Exercise goal
Starting with the line containing "Painted Lady Butterfly" and going on through the line containing "Beaver Trails", return the lines of the data below exactly, and only those.
____ Extracted material
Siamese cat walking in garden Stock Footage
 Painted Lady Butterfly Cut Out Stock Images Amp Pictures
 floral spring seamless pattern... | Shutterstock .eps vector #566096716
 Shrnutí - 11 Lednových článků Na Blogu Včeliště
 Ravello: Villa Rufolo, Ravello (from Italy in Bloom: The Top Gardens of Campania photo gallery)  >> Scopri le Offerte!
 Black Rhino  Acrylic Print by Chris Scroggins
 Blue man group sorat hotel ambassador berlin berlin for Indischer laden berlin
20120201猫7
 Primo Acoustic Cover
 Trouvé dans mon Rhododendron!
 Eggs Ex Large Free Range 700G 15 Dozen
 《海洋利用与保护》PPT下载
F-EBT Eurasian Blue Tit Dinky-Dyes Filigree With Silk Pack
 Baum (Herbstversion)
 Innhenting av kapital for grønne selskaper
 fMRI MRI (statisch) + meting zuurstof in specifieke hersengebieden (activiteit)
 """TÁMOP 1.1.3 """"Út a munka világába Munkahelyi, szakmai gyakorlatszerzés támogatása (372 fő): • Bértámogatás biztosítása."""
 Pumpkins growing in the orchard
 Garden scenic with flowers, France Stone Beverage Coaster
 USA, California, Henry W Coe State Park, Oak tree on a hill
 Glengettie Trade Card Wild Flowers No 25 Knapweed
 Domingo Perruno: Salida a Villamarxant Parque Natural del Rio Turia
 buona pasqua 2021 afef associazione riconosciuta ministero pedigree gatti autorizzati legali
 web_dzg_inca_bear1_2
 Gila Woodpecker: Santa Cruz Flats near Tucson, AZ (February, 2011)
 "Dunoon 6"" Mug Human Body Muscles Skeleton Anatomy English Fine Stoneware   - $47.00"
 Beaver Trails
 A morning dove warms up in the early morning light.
________
Solution for this exercise
 Painted Lady Butterfly Cut Out Stock Images Amp Pictures
 floral spring seamless pattern... | Shutterstock .eps vector #566096716
 Shrnutí - 11 Lednových článků Na Blogu Včeliště
 Ravello: Villa Rufolo, Ravello (from Italy in Bloom: The Top Gardens of Campania photo gallery)  >> Scopri le Offerte!
 Black Rhino  Acrylic Print by Chris Scroggins
 Blue man group sorat hotel ambassador berlin berlin for Indischer laden berlin
20120201猫7
 Primo Acoustic Cover
 Trouvé dans mon Rhododendron!
 Eggs Ex Large Free Range 700G 15 Dozen
 《海洋利用与保护》PPT下载
F-EBT Eurasian Blue Tit Dinky-Dyes Filigree With Silk Pack
 Baum (Herbstversion)
 Innhenting av kapital for grønne selskaper
 fMRI MRI (statisch) + meting zuurstof in specifieke hersengebieden (activiteit)
 """TÁMOP 1.1.3 """"Út a munka világába Munkahelyi, szakmai gyakorlatszerzés támogatása (372 fő): • Bértámogatás biztosítása."""
 Pumpkins growing in the orchard
 Garden scenic with flowers, France Stone Beverage Coaster
 USA, California, Henry W Coe State Park, Oak tree on a hill
 Glengettie Trade Card Wild Flowers No 25 Knapweed
 Domingo Perruno: Salida a Villamarxant Parque Natural del Rio Turia
 buona pasqua 2021 afef associazione riconosciuta ministero pedigree gatti autorizzati legali
 web_dzg_inca_bear1_2
 Gila Woodpecker: Santa Cruz Flats near Tucson, AZ (February, 2011)
 "Dunoon 6"" Mug Human Body Muscles Skeleton Anatomy English Fine Stoneware   - $47.00"
 Beaver Trails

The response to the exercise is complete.